**PROBLEM STATEMENT**
Reproduce word for word the lines of the material from the line with "From closest to farthest, how would" through the end of the material, including both the first and last lines.

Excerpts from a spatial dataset
------------------------------

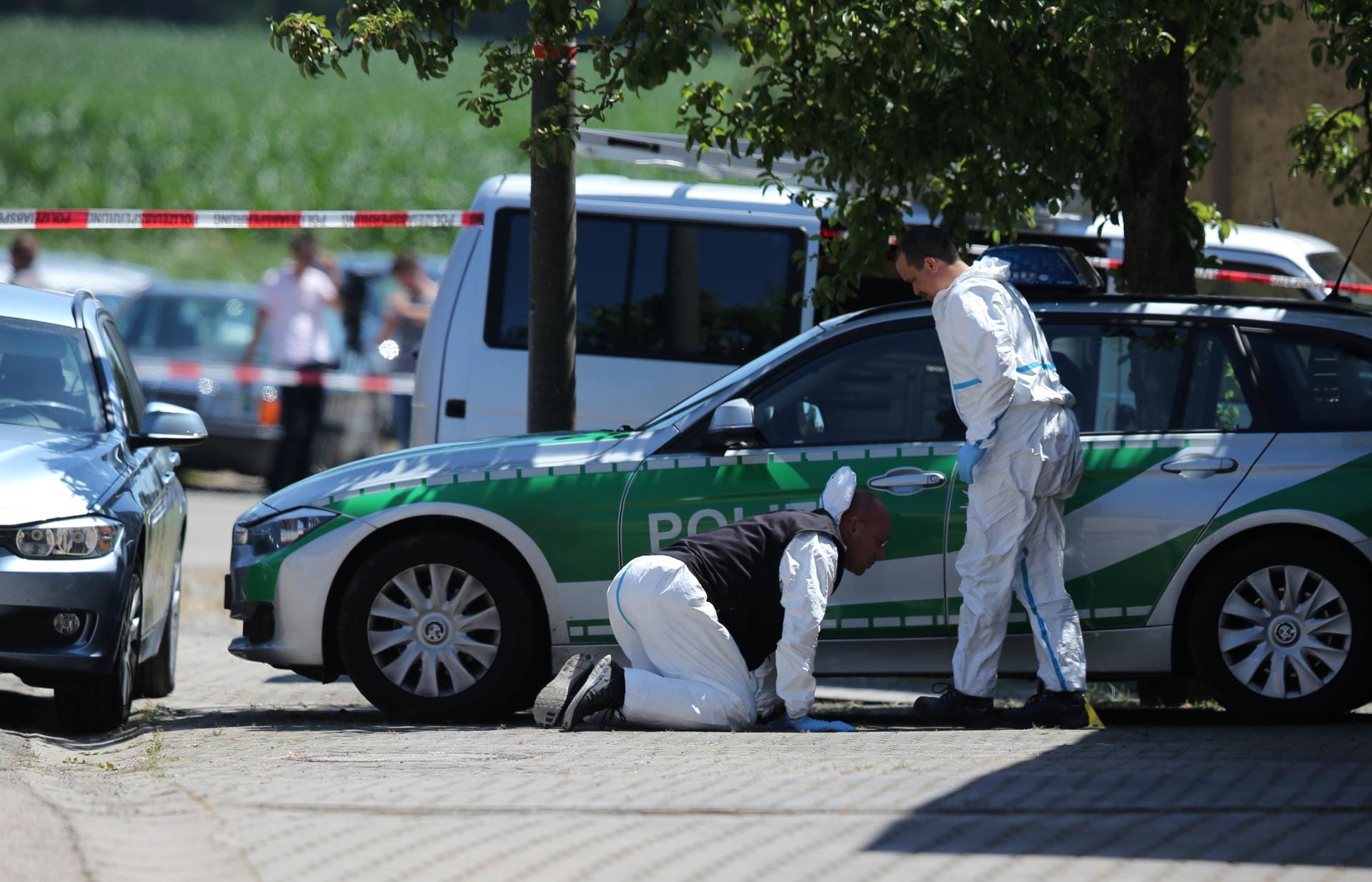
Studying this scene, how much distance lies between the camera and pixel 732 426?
7.02 metres

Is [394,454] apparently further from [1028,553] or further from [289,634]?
[1028,553]

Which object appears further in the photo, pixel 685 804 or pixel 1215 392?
pixel 1215 392

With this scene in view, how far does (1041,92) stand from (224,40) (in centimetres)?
5834

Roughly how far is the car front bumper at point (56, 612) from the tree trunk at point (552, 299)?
7.93 feet

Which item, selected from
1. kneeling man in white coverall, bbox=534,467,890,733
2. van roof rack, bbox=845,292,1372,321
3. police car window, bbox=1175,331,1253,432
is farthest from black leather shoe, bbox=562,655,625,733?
police car window, bbox=1175,331,1253,432

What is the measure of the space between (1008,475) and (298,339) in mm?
10422

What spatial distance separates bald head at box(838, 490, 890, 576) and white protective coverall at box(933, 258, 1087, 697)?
0.38 m

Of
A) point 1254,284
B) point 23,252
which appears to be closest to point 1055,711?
point 1254,284

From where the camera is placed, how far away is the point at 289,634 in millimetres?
7328

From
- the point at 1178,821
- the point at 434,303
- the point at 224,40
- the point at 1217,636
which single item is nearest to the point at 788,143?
the point at 434,303

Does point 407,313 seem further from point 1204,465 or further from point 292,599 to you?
point 1204,465

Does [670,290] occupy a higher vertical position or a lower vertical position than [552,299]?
higher

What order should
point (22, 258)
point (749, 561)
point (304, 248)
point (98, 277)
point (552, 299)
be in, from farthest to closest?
point (98, 277) < point (304, 248) < point (22, 258) < point (552, 299) < point (749, 561)

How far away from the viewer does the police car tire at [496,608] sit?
721 cm
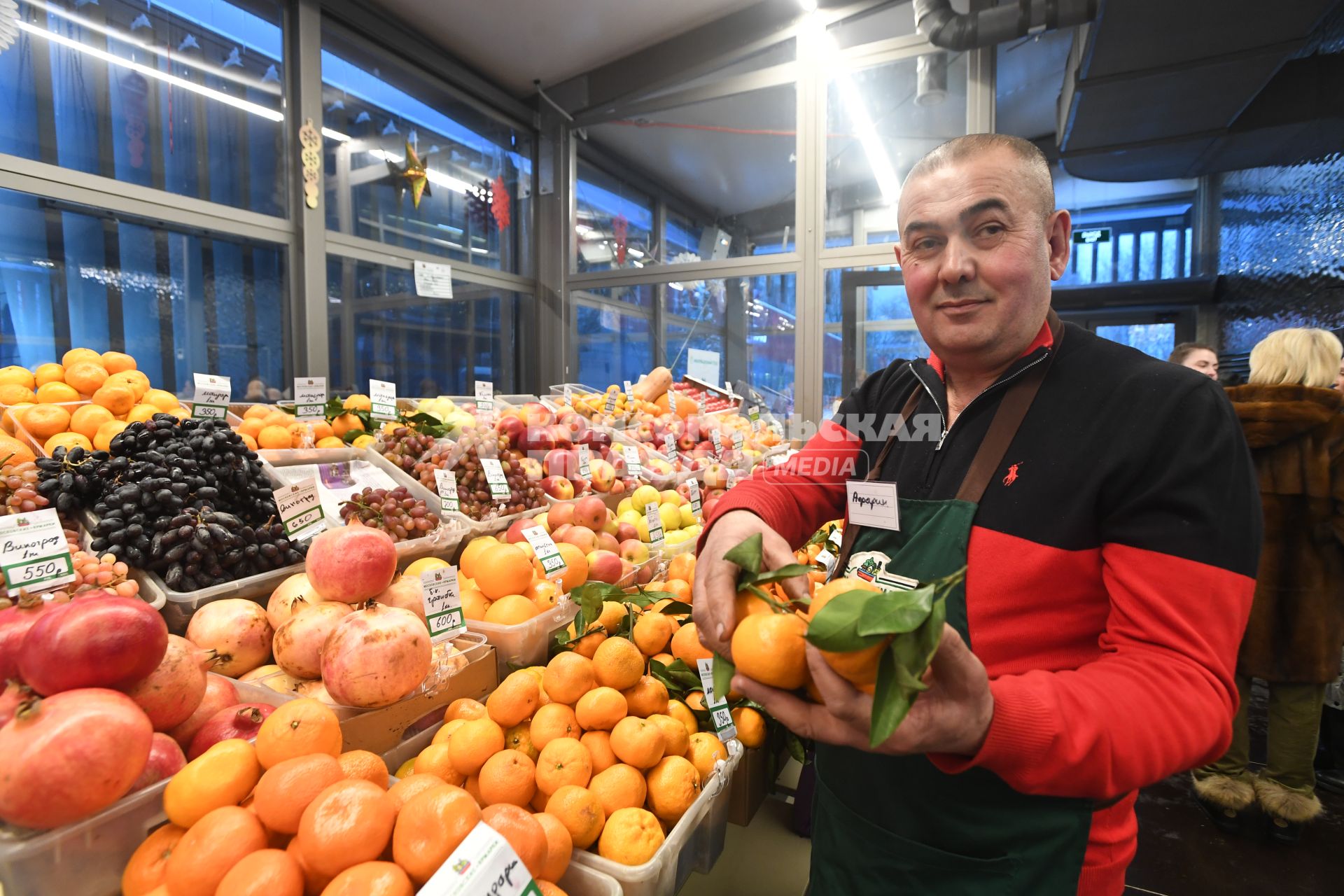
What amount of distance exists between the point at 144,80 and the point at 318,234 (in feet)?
3.30

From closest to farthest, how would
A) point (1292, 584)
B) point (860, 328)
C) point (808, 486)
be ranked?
1. point (808, 486)
2. point (1292, 584)
3. point (860, 328)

------------------------------

**TASK ANSWER**
From closest to farthest, how would
A) point (1292, 584)
B) point (860, 328)
C) point (808, 486)
be ranked?
1. point (808, 486)
2. point (1292, 584)
3. point (860, 328)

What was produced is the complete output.